John: Rich, we’re down to the last couple of minutes, unfortunately. Two questions. It’s hard for Michael Jordan or for John Elway to step off the field. You did the ultimate endurance athlete feat. What do you do now in terms of how do you for a bike ride? What do you do to get your endorphins going and the adrenaline moving? What’s your day look like in terms of just moving around and feeling that high again?
Rich: That’s something that I grapple with every day. A lot of guys fantasize about going to Vegas and having a big weekend. My fantasy is if I could just live in a cabin in the woods, then I could train all day. That’s not my life. Again, it goes back to that question of how do I be a steward of this message? I get up every day and I train, but I’m not race fit right now. I don’t have the bandwidth or the time to devote to training for another one of those races at this moment, because I have a greater responsibility to steward this message in different ways, like being here with you today, as opposed to being out on my bike training for five or six hours. In a year or two, maybe that’s the best way for me to carry the message. I certainly feel like I have more to say and do in athleticism, and there are challenges I’d like to take on. Right now, there’s different avenues, like podcasting and radio shows and all the like, and our book coming out, but I still love it and I get out every day and train and I’m on the trails. I’m not putting in the crazy hours that I was to get ready for Ultraman. That goes to balance. Being well, being healthy, is about how you balance all these things in our life. Everybody is being distracted by so many things, and we’re busy and we’re stressed and we’re just trying to put food on the table. How do you build in healthy practices throughout your day in a sustainable, balanced way? I’m not a very balanced guy. I like the extreme. I like to go all the way to the wall. For me it’s a spiritual challenge. How do I still do these things that I love and be present for my wife and my kids and still carry this message in all of that? I wouldn’t say that I’ve solved that equation, but I’m always trying.
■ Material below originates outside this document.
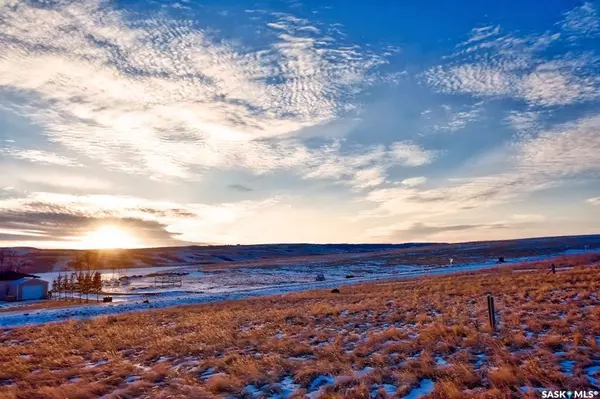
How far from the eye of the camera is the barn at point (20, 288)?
50.7 m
John: Last question today, Rich. Best advice. You yourself are considered a guru, and people are listening to your advice. What’s the best advice that you’ve ever gotten?
Rich: The best advice that I’ve ever gotten is mood follows action. I think that when people are trying to change their lifestyle habits, whether it’s, “I really should go to the gym,” or “I really should make a better food choice,” a lot of times they say, “I’ll do it tomorrow,” or “I’m not up for it right now. Maybe when I feel better, then I’ll put the running shoes on.” For me, that’s my mantra, mood follows action. If I want to change how I feel, I have to take the action first. When I’m mindful about that, I have more aptitude for making the better choice.
John: That’s awesome. Rich, we’re going to have you back. We’re going to have you back with Julie with the book here and with some of the recipes. To find more about Rich Roll, go to richroll.com. Download his podcast. Let’s get him up to 10 million downloads. Also, buy Finding Ultra or his new book, “The Plantpower Way,” on amazon.com, Barnes & Noble. For Debbie Levin, I’m John Shegerian with Rich Roll. Rich Roll, you are truly living proof that green is good.